Reputation: 10217
I have "a.txt" which is in csv format and is separated by tabs:
16777216 16777471 -33.4940 143.2104
16777472 16778239 Fuzhou 26.0614 119.3061
Then I run:
sc.textFile("path/to/a.txt").map(line => line.split("\t")).toDF("startIP", "endIP", "City", "Longitude", "Latitude")
THen I got:
java.lang.IllegalArgumentException: requirement failed: The number of columns doesn't match. Old column names (1): value New column names (5): startIP, endIP, City, Longitude, Latitude at scala.Predef$.require(Predef.scala:224) at org.apache.spark.sql.Dataset.toDF(Dataset.scala:376) at org.apache.spark.sql.DatasetHolder.toDF(DatasetHolder.scala:40) ... 47 elided
If I just run:
res.map(line => line.split("\t")).take(2)
I got:
rdd: Array[Array[String]] = Array(Array(16777216, 16777471, "", -33.4940, 143.2104), Array(16777472, 16778239, Fuzhou, 26.0614, 119.3061))
What is wrong here?
Upvotes: 1
Views: 3724
Reputation: 1
You can try this example:
dataDF = sc.textFile("filepath").map(x=>x.split('\t').toDF();
data = dataDF.selectExpr("_1 as startIP", "_2 as endIP", "_3 as City", "_4 as Longitude", "_5 as Latitude");
Upvotes: 0
Reputation: 30310
As @user7881163 notes, the error occurs because your split
produces a single column whose value (hence the value
name given by Spark) is the array of tokens produced by the split
.
However, per comments from @zero323, just make sure you use the version of collect
@user7881163 uses (the one that takes a partial function) if you are operating at scale because the other, far more commonly used collect
will move all your data to the driver and overwhelm that machine. And if you aren't operating at scale, why use Spark at all?
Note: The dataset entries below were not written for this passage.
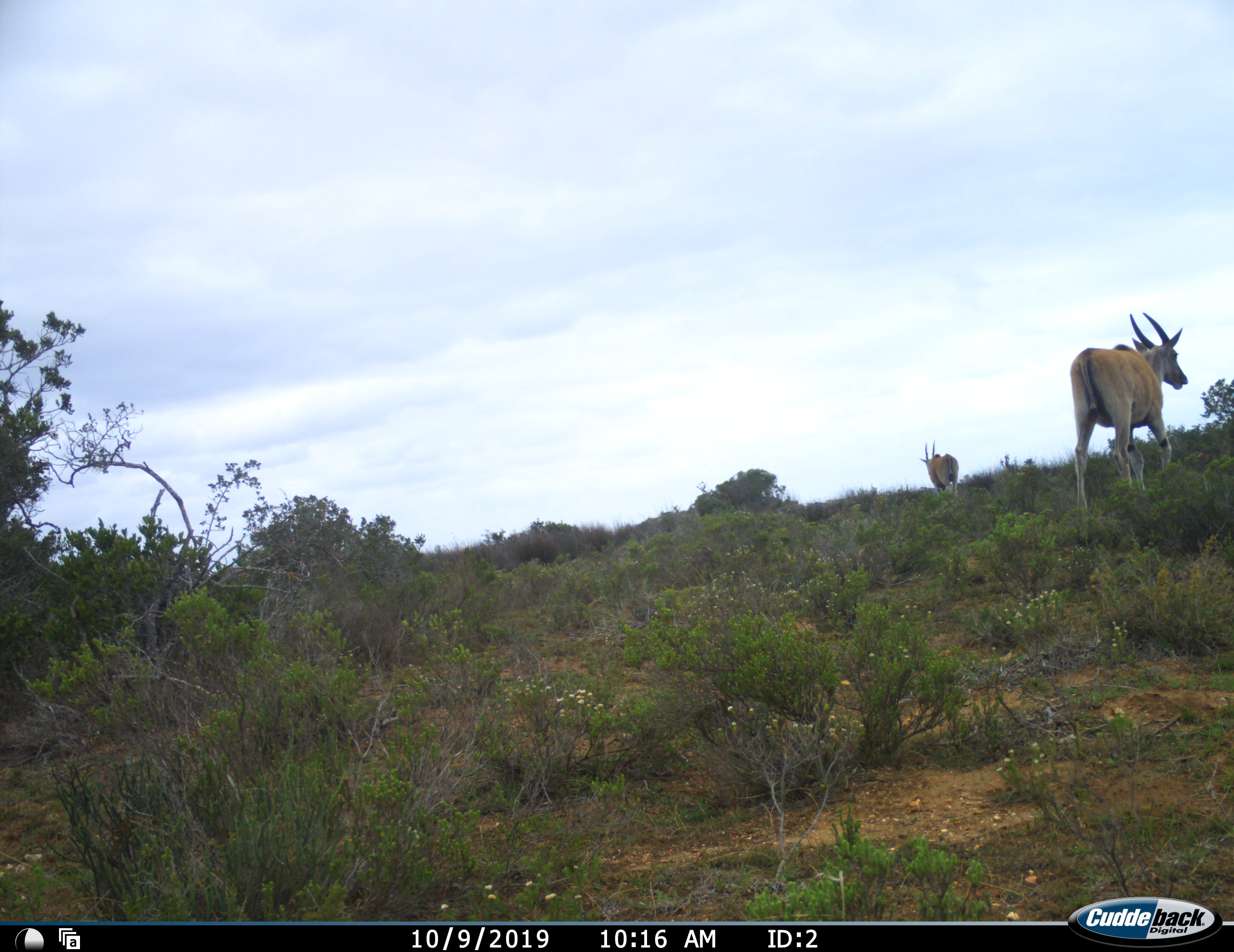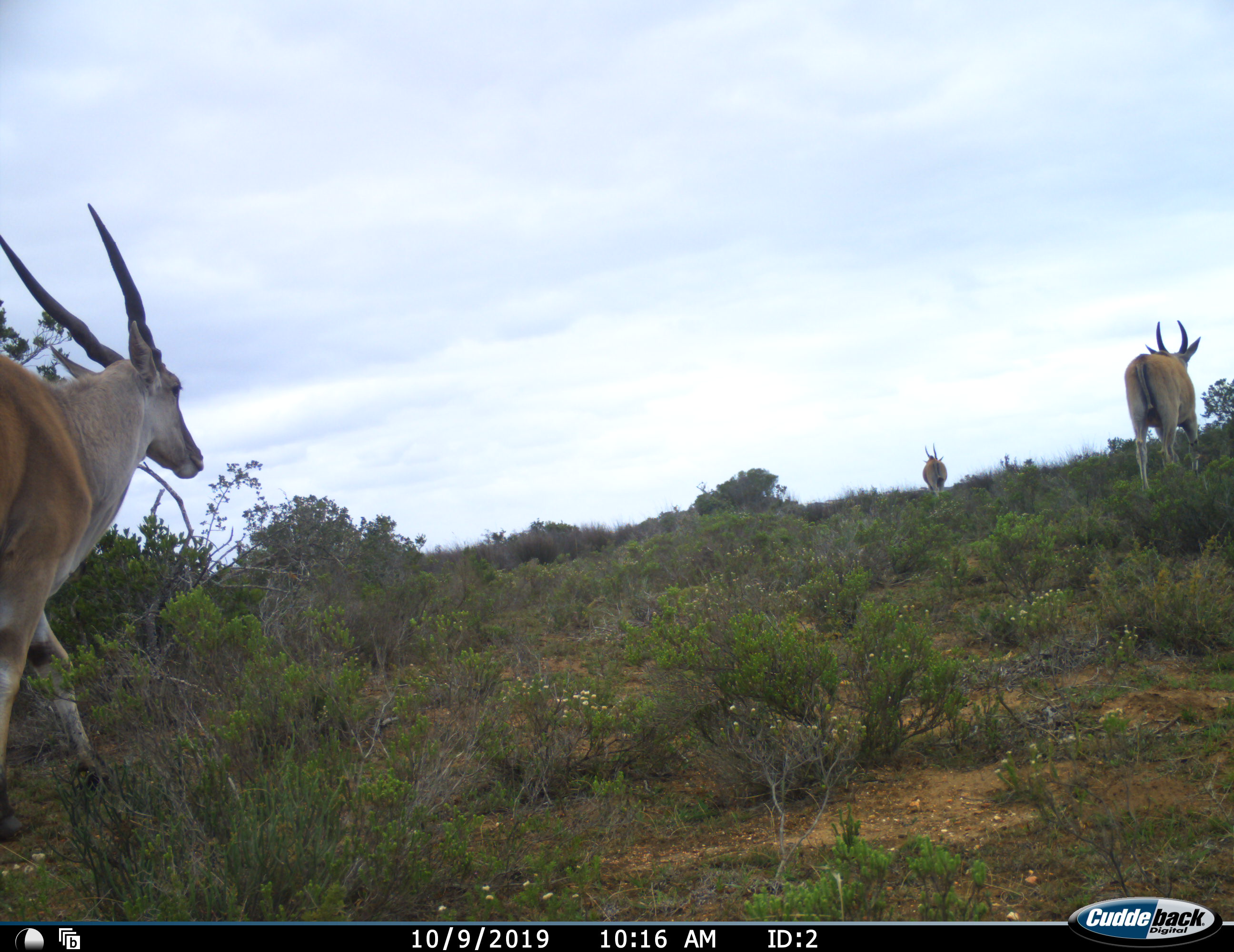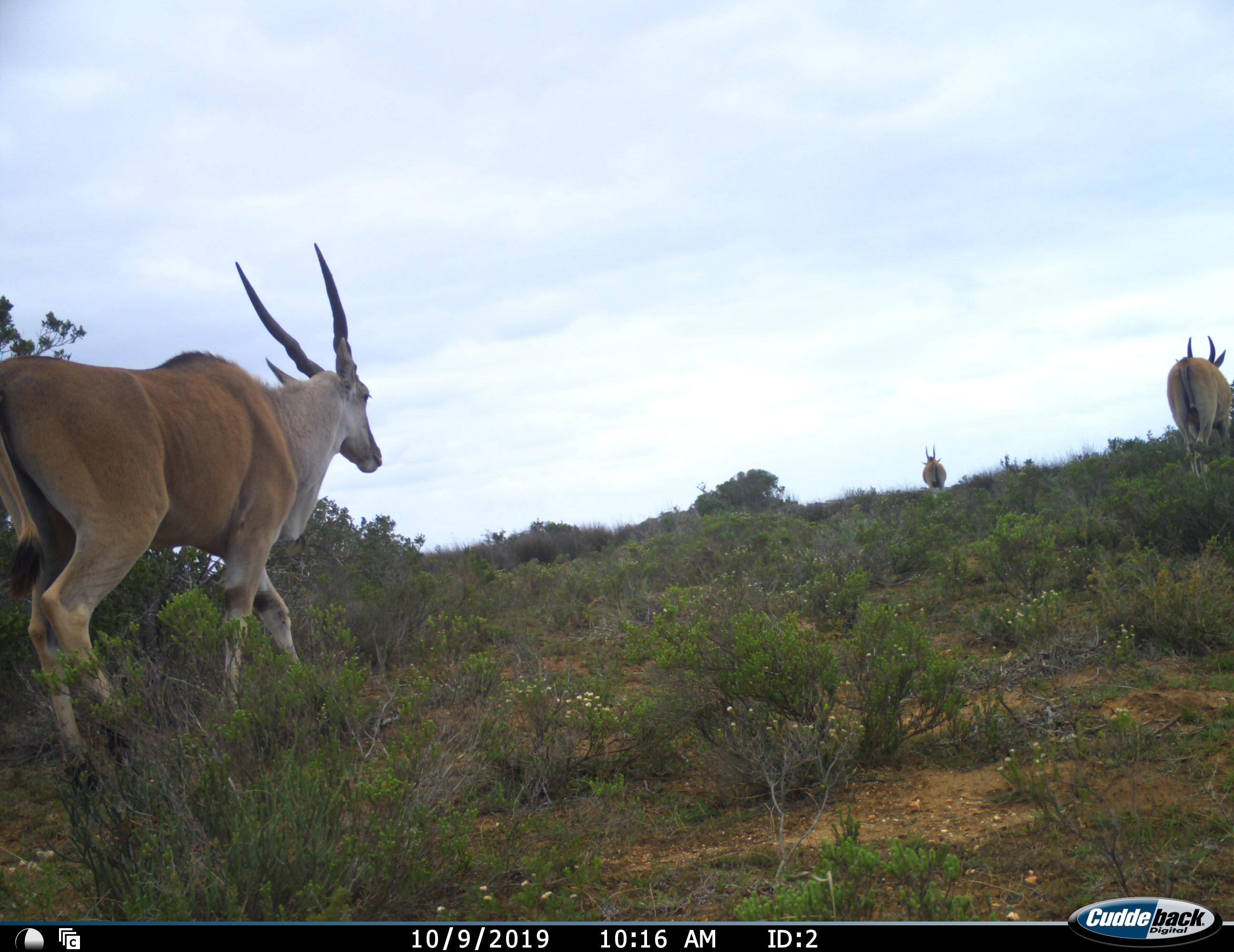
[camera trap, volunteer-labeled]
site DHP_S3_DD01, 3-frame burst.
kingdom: Animalia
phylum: Chordata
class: Mammalia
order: Artiodactyla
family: Bovidae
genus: Tragelaphus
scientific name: Tragelaphus oryx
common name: eland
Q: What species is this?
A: Eland (Tragelaphus oryx).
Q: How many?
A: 3.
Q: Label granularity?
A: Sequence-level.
This is a slightly different approach that also allows for missing city data:
sc.textFile("path/to/a.txt")
.map(_.split("\t"))
.map {
case Array(startIP, endIP, city, longitude, latitude) => (startIP, endIP, Some(city), longitude, latitude)
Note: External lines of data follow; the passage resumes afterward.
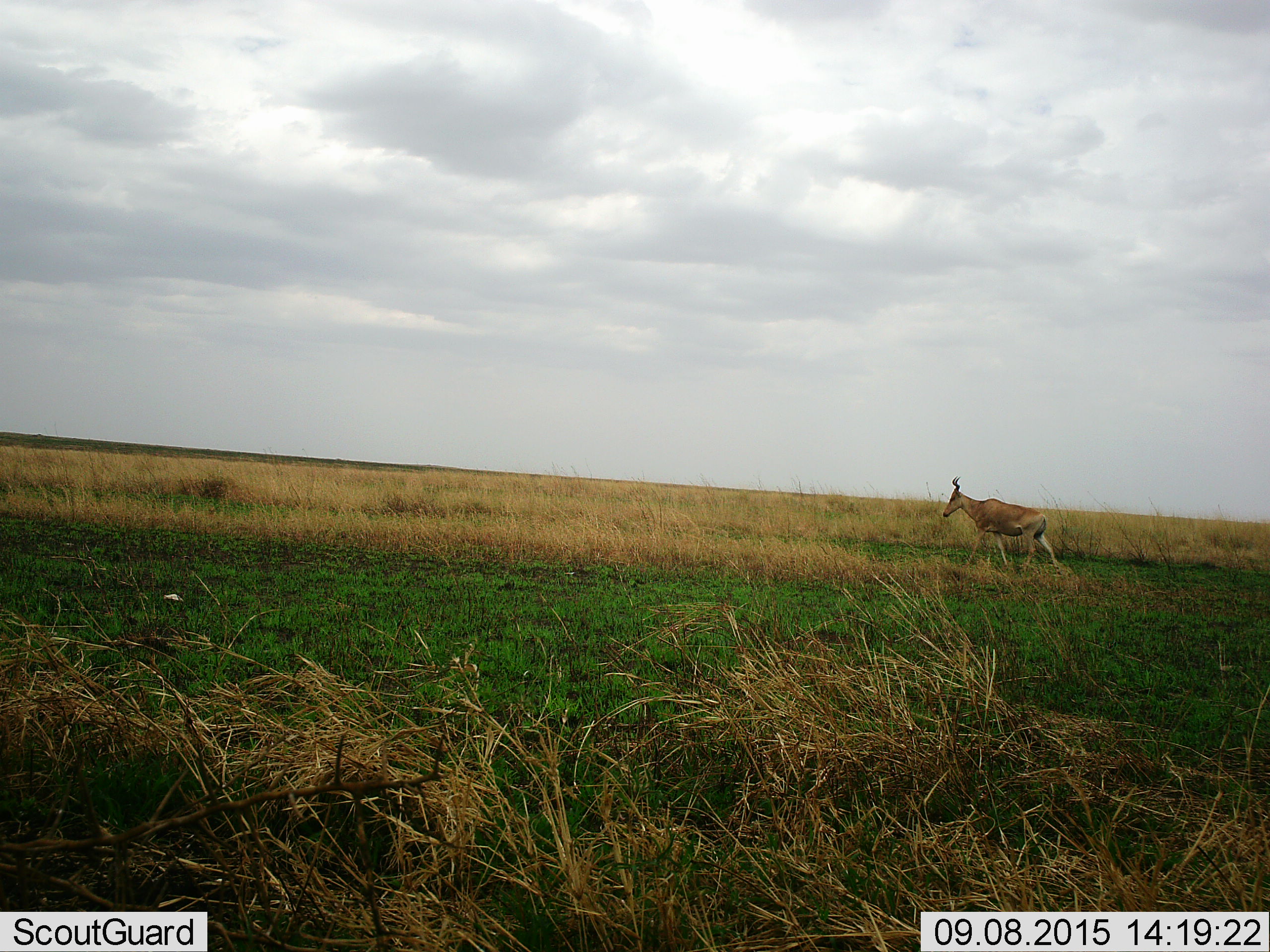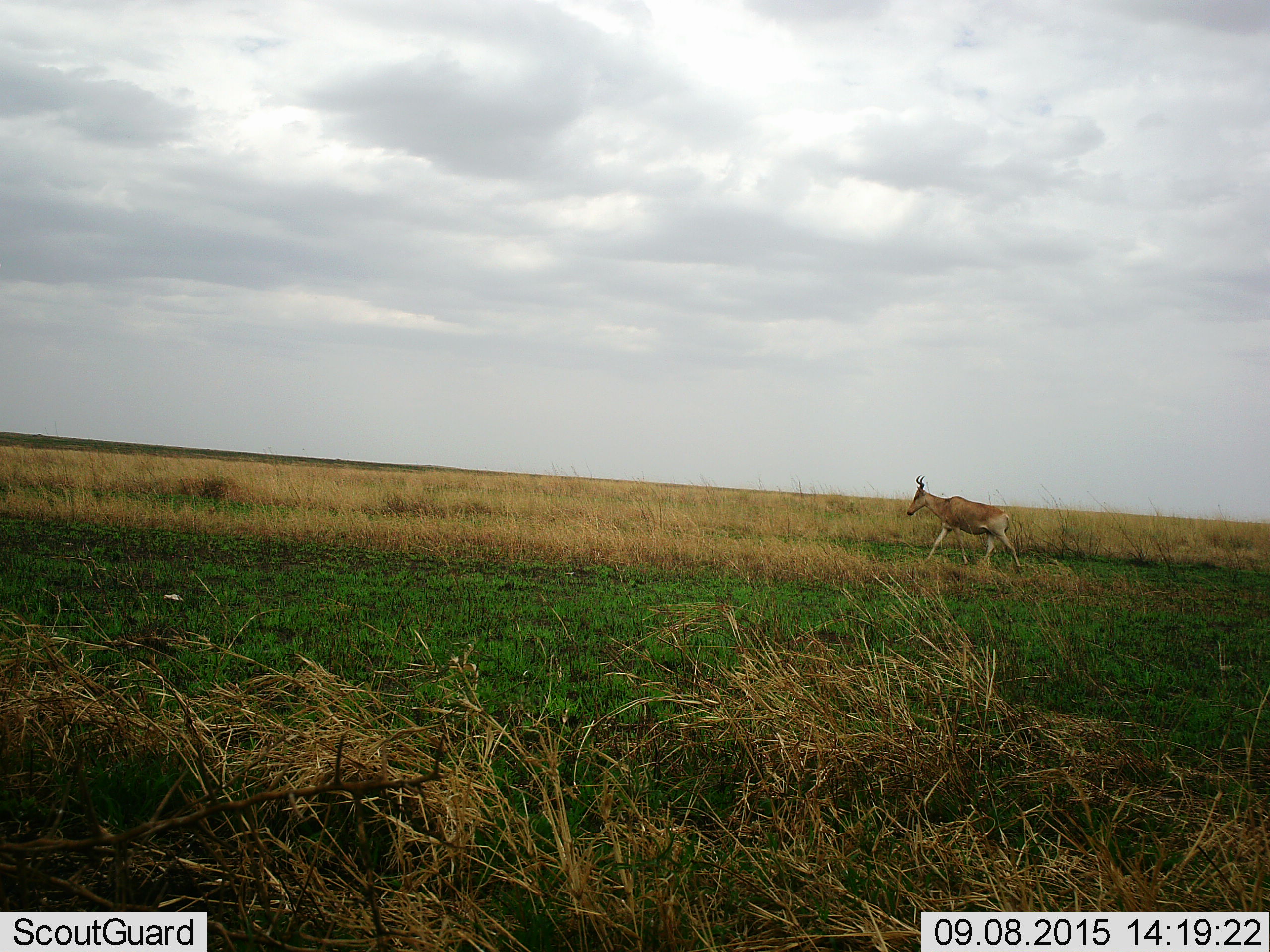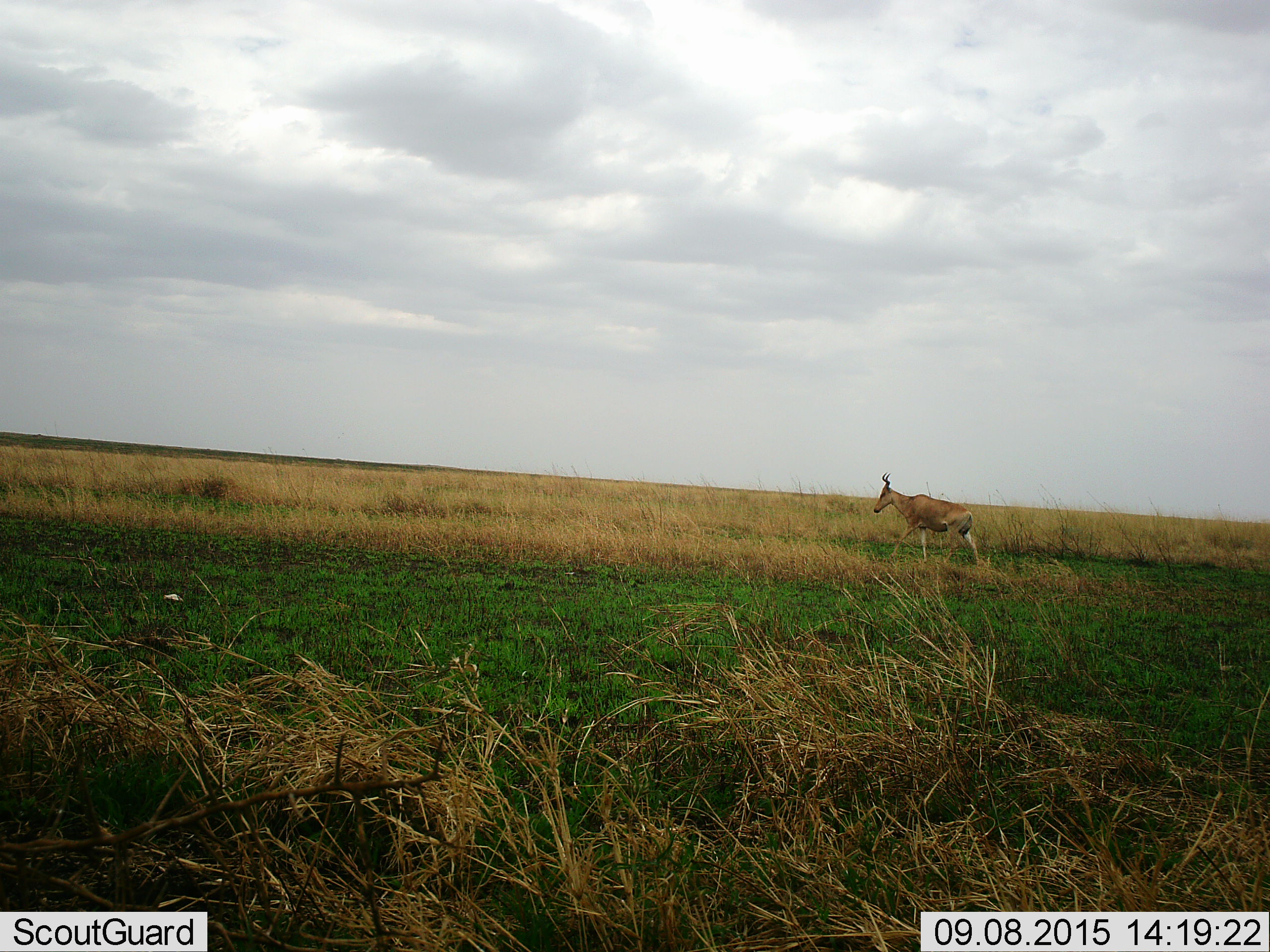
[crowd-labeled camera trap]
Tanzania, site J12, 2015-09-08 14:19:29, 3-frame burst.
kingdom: Animalia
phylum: Chordata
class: Mammalia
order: Artiodactyla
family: Bovidae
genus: Alcelaphus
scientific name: Alcelaphus buselaphus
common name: hartebeest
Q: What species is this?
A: Hartebeest (Alcelaphus buselaphus).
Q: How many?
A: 1.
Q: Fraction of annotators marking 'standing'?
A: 0%.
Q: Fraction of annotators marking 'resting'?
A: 0%.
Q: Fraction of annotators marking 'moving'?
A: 100%.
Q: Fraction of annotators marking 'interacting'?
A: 0%.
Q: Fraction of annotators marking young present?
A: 0%.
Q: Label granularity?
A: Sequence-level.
case Array(startIP, endIP, longitude, latitude) => (startIP, endIP, None, longitude, latitude)
}.toDF("startIP", "endIP", "City", "Longitude", "Latitude")
Upvotes: 3
Reputation: 11
Try:
sc
.textFile("path/to/a.txt")
.map(line => line.split("\t"))
.collect { case Array(startIP, endIP, City, Longitude, Latitude) =>
(startIP, endIP, City, Longitude, Latitude)
}.toDF("startIP", "endIP", "City", "Longitude", "Latitude")
or just use csv
source:
spark.read.option("delimiter", "\t").csv("path/to/a.txt")
Your current code creates a DataFrame
with a single column of type array<string>
. This is why it fails when you pass 5 names.
Upvotes: 1